(Entradas de origem)

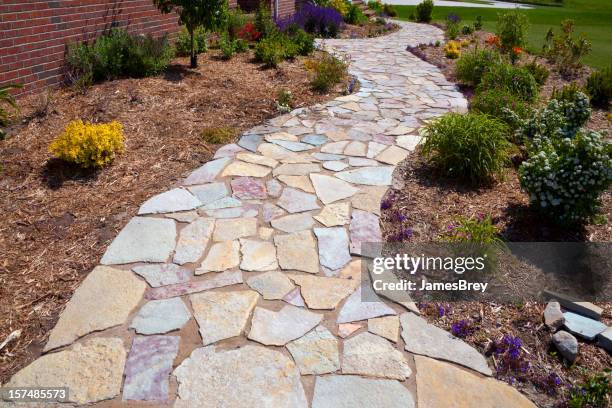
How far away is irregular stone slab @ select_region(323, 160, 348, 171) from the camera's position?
470 centimetres

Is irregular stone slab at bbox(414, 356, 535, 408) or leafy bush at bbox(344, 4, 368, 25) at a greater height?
leafy bush at bbox(344, 4, 368, 25)

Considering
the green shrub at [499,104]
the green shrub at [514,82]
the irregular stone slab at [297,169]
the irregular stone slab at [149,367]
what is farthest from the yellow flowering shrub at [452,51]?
the irregular stone slab at [149,367]

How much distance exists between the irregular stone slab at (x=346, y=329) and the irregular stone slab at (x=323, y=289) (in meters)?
0.17

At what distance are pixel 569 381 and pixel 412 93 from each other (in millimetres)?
5814

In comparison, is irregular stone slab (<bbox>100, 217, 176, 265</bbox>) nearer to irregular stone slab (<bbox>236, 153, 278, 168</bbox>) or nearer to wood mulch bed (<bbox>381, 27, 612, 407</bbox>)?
irregular stone slab (<bbox>236, 153, 278, 168</bbox>)

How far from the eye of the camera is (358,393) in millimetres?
2332

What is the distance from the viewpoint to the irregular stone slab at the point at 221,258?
3219 mm

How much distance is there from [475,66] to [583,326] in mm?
6055

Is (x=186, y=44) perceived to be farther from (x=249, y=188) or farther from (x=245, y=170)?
(x=249, y=188)

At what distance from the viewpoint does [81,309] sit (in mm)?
2818

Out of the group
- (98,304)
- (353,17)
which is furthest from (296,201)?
(353,17)

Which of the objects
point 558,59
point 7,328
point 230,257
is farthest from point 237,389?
point 558,59

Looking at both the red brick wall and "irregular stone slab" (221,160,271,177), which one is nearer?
"irregular stone slab" (221,160,271,177)

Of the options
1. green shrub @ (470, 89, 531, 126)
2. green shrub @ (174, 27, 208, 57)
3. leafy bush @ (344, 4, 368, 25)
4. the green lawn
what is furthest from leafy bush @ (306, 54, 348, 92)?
leafy bush @ (344, 4, 368, 25)
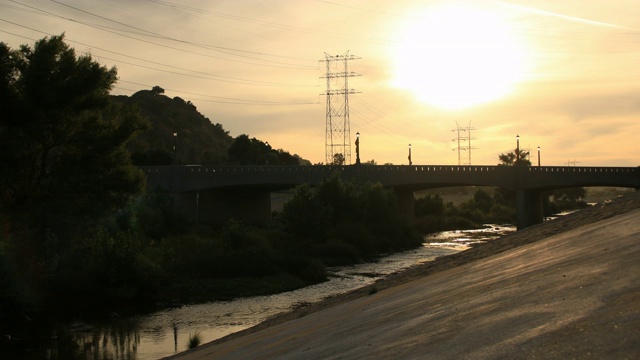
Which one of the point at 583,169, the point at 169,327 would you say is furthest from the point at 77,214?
the point at 583,169

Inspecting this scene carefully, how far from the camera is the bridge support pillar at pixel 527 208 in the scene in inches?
3243

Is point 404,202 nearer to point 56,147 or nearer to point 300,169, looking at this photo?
point 300,169

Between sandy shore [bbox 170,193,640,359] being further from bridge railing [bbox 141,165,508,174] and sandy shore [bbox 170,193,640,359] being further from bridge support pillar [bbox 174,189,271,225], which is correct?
bridge railing [bbox 141,165,508,174]

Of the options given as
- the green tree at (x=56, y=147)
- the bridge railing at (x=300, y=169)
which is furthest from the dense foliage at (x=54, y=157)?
the bridge railing at (x=300, y=169)

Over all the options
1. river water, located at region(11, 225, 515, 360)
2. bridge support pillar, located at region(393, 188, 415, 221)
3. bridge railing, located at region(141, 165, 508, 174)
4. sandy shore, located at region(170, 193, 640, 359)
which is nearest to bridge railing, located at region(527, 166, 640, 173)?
bridge railing, located at region(141, 165, 508, 174)

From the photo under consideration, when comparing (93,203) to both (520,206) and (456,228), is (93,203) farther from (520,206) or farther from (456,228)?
(456,228)

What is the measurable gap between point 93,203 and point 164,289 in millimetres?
6067

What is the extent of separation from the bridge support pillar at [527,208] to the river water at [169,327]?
4319cm

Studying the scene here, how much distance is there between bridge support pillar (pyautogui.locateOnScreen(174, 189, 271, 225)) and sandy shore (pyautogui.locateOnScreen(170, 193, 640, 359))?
56.5 m

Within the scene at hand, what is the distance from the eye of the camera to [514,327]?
→ 8.41 meters

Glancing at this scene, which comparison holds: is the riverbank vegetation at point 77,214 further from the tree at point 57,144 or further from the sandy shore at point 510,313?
the sandy shore at point 510,313

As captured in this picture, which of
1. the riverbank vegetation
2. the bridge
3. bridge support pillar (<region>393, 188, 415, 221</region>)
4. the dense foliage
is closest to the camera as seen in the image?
the riverbank vegetation

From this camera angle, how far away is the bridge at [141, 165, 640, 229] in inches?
2876

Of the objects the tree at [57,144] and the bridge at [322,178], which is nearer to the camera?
the tree at [57,144]
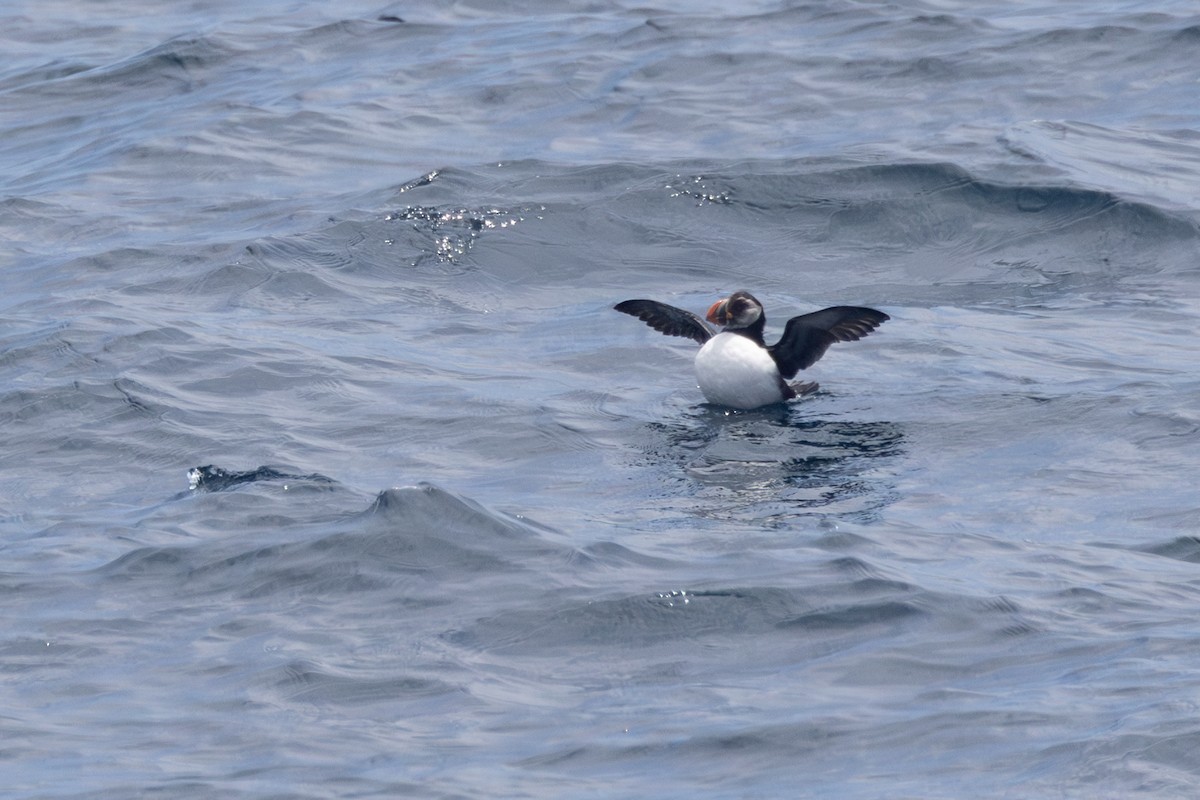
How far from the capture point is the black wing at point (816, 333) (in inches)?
460

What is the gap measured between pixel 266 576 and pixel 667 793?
2935 mm

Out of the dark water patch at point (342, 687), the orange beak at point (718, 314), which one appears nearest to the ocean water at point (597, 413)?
the dark water patch at point (342, 687)

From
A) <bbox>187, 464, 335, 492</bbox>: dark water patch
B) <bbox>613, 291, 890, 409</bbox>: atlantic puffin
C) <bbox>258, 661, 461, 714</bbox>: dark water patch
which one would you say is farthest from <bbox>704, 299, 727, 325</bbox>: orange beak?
<bbox>258, 661, 461, 714</bbox>: dark water patch

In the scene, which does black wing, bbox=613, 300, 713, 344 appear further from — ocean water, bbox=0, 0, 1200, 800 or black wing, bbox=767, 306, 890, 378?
black wing, bbox=767, 306, 890, 378

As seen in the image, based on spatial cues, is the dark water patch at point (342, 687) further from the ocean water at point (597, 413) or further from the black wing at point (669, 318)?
the black wing at point (669, 318)

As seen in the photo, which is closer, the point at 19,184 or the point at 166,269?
the point at 166,269

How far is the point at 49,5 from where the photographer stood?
82.4ft

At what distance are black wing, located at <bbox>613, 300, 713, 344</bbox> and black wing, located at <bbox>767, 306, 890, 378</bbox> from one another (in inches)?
21.8

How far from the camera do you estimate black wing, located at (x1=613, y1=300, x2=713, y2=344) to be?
12469mm

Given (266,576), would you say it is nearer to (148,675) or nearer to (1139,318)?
(148,675)

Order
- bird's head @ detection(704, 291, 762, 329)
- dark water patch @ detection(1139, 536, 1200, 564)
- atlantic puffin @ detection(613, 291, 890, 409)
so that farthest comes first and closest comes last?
bird's head @ detection(704, 291, 762, 329) < atlantic puffin @ detection(613, 291, 890, 409) < dark water patch @ detection(1139, 536, 1200, 564)

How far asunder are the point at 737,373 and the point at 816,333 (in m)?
0.63

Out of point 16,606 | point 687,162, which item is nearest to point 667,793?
point 16,606

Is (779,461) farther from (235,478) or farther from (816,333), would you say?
(235,478)
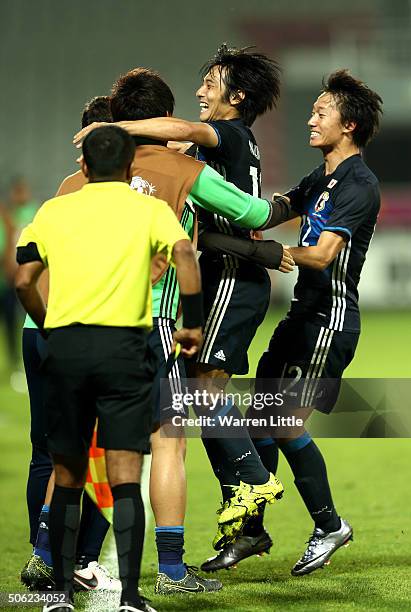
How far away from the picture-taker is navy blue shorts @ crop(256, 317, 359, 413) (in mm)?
5438

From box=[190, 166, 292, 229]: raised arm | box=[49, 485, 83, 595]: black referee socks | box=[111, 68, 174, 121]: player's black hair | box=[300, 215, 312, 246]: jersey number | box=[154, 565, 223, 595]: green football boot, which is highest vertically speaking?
box=[111, 68, 174, 121]: player's black hair

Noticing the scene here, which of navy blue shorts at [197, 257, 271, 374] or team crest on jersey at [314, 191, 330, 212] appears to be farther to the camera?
team crest on jersey at [314, 191, 330, 212]

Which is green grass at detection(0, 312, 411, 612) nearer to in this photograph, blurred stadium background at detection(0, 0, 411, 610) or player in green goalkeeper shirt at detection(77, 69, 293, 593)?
player in green goalkeeper shirt at detection(77, 69, 293, 593)

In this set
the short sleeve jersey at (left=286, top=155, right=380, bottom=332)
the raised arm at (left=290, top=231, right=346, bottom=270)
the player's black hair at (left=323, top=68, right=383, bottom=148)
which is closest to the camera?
the raised arm at (left=290, top=231, right=346, bottom=270)

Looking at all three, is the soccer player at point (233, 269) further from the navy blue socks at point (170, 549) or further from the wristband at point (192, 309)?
the wristband at point (192, 309)

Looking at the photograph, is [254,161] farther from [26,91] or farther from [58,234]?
[26,91]

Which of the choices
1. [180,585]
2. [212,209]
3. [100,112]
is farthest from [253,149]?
[180,585]

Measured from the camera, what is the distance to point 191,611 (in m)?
4.54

▸ **O que se pede**
Reescreva como uma lista JSON de strings as linhas das entradas que começam na linha que contém "Measured from the" e terminam no fim das entradas, ambas incluídas. Use uma string por linha e omita as linhas em branco.

▸ **Resposta ao problema**
[
  "Measured from the camera, what is the distance to point 191,611 (in m)?",
  "4.54"
]